→ **Exercise details**: Locate the line that contains "Participants also reported". Copy it and every following line through the end of the records, exactly, and include nothing else.

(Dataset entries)
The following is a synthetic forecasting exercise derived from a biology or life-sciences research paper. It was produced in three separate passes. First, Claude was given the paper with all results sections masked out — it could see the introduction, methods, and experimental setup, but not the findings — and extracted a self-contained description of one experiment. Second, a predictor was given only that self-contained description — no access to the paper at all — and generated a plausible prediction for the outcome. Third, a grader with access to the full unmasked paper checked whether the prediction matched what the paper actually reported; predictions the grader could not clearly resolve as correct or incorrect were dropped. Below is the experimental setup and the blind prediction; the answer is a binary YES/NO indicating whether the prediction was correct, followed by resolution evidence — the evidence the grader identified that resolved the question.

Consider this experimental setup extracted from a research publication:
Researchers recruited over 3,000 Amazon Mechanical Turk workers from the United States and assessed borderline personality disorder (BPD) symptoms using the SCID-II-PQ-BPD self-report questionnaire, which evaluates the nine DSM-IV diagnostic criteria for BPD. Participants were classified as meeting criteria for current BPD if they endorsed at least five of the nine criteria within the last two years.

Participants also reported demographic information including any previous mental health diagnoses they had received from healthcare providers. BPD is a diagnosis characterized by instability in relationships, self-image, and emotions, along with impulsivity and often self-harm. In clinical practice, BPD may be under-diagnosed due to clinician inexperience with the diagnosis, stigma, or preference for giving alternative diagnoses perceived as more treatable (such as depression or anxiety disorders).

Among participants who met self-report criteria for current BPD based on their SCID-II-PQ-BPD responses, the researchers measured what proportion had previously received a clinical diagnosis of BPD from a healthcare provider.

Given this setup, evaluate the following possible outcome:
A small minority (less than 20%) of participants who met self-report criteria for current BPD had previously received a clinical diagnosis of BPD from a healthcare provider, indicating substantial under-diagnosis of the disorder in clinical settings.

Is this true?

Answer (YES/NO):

→ **Exercise output**:
Participants also reported demographic information including any previous mental health diagnoses they had received from healthcare providers. BPD is a diagnosis characterized by instability in relationships, self-image, and emotions, along with impulsivity and often self-harm. In clinical practice, BPD may be under-diagnosed due to clinician inexperience with the diagnosis, stigma, or preference for giving alternative diagnoses perceived as more treatable (such as depression or anxiety disorders).

Among participants who met self-report criteria for current BPD based on their SCID-II-PQ-BPD responses, the researchers measured what proportion had previously received a clinical diagnosis of BPD from a healthcare provider.

Given this setup, evaluate the following possible outcome:
A small minority (less than 20%) of participants who met self-report criteria for current BPD had previously received a clinical diagnosis of BPD from a healthcare provider, indicating substantial under-diagnosis of the disorder in clinical settings.

Is this true?

Answer (YES/NO):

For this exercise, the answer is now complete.